* _Page text_:
Anti-p17 mouse monoclonal antibody 8E7A3 (isotype IgG1κ) was obtained after immunization of mice with HIV Gag (not shown). Anti-gp41 2F5 human antibody (Polymun Scientific) and isotypic controls (anti-gp120 F105 and anti-Tat 11H6H1 for 2F5 and anti-p17, respectively) have been described elsewhere (24, 33, 34). In order to evaluate cross-reactivity by ELISA, 100 ng/well p17WT or p17AS protein in 1× phosphate-buffered saline (PBS) were coated onto 96-well plates (MaxiSorb, Nunc) overnight at 25°C. Wells were saturated with 1× PBS-10% horse serum (Thermo Fisher Scientific), incubated for 1 h at 37°C, washed with 1× PBS-0.05% Tween 20 (Sigma-Aldrich), and then incubated with serial dilutions of the antibodies in duplicate in PBS-10% horse serum for 1 h at 37°C. After washing, wells were incubated with 100 µl horseradish peroxidase (HRP)-conjugated anti-human or anti-mouse IgG (Jackson Immunoresearch) diluted to 0.5 µg/ml in PBS-Tween and visualized using BD-OptiEA reagent (BD Bioscience). OD values were measured at 450 nm with a reference at 620 nm, using a Bio-Rad plate reader.

Antigen Formulation and Rabbit Immunization

The p17WT or mutant p17AS, diluted to 50 µg/ml in 1× PBS, were adsorbed on poly-lactic acid (PLA) nanoparticles for 2 h at 25°C. Adsorption yield was calculated as previously described (35). After washing, antigen/PLA complexes were resuspended in 1× PBS to a final adsorbed protein concentration of 0.2 mg/ml according to the calculated yield. Formulations were stored at 4°C overnight before immunization the following day and remained homogeneous during all processes as verified by dynamic light scattering (data not shown).

* _Listed records_:
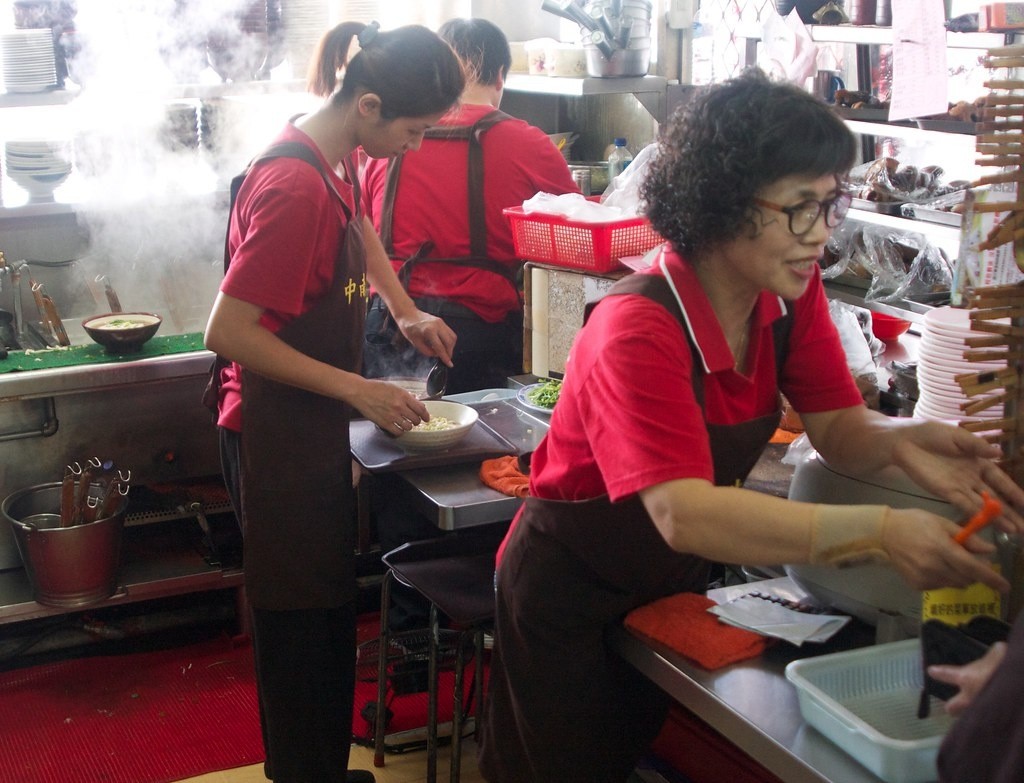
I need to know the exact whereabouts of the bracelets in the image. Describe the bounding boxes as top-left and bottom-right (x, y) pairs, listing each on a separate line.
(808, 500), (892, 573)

---

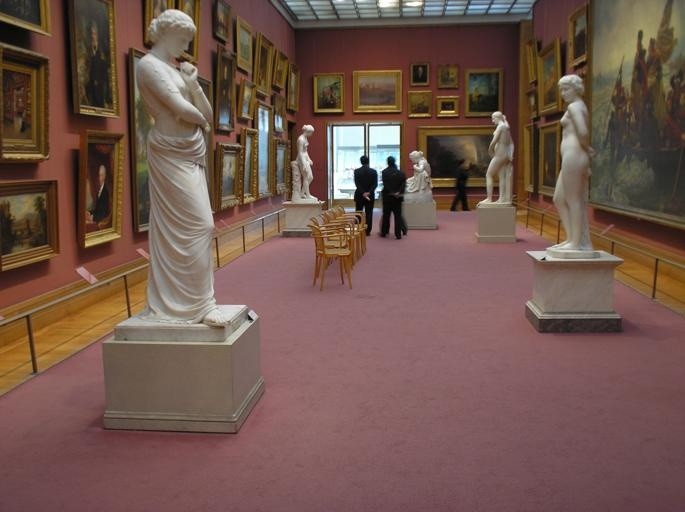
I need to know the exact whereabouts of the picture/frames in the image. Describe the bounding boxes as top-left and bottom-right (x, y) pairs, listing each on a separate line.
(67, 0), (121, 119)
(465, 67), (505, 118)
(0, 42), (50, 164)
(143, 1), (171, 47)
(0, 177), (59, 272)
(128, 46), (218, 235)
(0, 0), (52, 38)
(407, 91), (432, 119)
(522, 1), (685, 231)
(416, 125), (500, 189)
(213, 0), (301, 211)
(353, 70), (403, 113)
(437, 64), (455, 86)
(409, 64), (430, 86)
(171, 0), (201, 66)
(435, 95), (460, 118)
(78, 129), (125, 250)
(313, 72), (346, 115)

==

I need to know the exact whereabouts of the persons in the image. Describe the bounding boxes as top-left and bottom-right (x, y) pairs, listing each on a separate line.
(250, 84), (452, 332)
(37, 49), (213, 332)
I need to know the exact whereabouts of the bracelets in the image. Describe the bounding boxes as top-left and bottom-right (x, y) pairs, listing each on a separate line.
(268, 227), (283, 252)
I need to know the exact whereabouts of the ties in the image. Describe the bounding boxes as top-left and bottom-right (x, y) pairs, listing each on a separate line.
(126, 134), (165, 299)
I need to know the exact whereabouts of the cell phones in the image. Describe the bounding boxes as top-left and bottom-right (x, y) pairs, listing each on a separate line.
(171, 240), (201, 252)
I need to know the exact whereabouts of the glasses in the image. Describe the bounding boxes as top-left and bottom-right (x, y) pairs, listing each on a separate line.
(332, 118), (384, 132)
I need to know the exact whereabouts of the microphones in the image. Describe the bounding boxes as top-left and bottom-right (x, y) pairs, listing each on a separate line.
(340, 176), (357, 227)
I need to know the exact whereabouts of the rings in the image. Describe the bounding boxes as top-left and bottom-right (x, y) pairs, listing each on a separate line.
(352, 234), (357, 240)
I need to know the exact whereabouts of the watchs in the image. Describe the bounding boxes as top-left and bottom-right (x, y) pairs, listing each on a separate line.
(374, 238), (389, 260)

* _Explore the material_:
1. In the antibody and immunization methods, give the passage from "Antigen Formulation and" to "(data not shown)." again, with "nanoparticles" changed to "microparticles".
2. Condense the paragraph of the antibody and immunization methods that begins "The p17WT or mutant p17AS, diluted" into a shorter version that keeps its main facts.
Use only the methods text, not the listing.

* _Activity answers_:
1.
Antigen Formulation and Rabbit Immunization

The p17WT or mutant p17AS, diluted to 50 µg/ml in 1× PBS, were adsorbed on poly-lactic acid (PLA) microparticles for 2 h at 25°C. Adsorption yield was calculated as previously described (35). After washing, antigen/PLA complexes were resuspended in 1× PBS to a final adsorbed protein concentration of 0.2 mg/ml according to the calculated yield. Formulations were stored at 4°C overnight before immunization the following day and remained homogeneous during all processes as verified by dynamic light scattering (data not shown).

2. p17WT or p17AS at 50 µg/ml in 1× PBS was adsorbed on PLA nanoparticles for 2 h at 25°C, with adsorption yield calculated as previously described. After washing, the complexes were resuspended in 1× PBS at 0.2 mg/ml adsorbed protein and stored overnight at 4°C before immunization the next day. Dynamic light scattering confirmed that the formulations stayed homogeneous throughout.